# PROBLEM TO SOLVE
Find the line with "The researchers measured" in the entries below, then reproduce it and every line after it down to and including the line with "Given this setup, evaluate", exactly.

Data extracted from a collection
■ ■ ■ ■ ■
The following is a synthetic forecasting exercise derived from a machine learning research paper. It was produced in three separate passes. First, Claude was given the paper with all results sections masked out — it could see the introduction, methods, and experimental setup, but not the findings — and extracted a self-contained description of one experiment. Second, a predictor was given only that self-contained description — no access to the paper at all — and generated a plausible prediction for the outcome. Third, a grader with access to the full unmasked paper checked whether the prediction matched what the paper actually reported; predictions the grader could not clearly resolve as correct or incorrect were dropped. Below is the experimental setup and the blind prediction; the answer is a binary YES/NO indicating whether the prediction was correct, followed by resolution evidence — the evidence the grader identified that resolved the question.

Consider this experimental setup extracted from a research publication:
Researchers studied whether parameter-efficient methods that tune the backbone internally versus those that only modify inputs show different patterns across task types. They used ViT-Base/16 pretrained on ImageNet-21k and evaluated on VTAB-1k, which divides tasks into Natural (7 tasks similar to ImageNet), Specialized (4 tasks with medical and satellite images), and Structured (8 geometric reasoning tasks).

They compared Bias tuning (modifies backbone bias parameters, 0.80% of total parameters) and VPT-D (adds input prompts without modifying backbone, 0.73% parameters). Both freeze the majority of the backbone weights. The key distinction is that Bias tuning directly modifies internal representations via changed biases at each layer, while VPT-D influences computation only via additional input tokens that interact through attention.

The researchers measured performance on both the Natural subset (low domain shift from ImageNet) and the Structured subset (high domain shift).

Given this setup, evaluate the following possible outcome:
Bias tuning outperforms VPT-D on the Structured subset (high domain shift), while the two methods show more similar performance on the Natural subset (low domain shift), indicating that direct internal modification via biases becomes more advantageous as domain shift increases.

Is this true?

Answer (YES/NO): NO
■ ■ ■ ■ ■
# SOLUTION FOR THIS PROBLEM
The researchers measured performance on both the Natural subset (low domain shift from ImageNet) and the Structured subset (high domain shift).

Given this setup, evaluate the following possible outcome:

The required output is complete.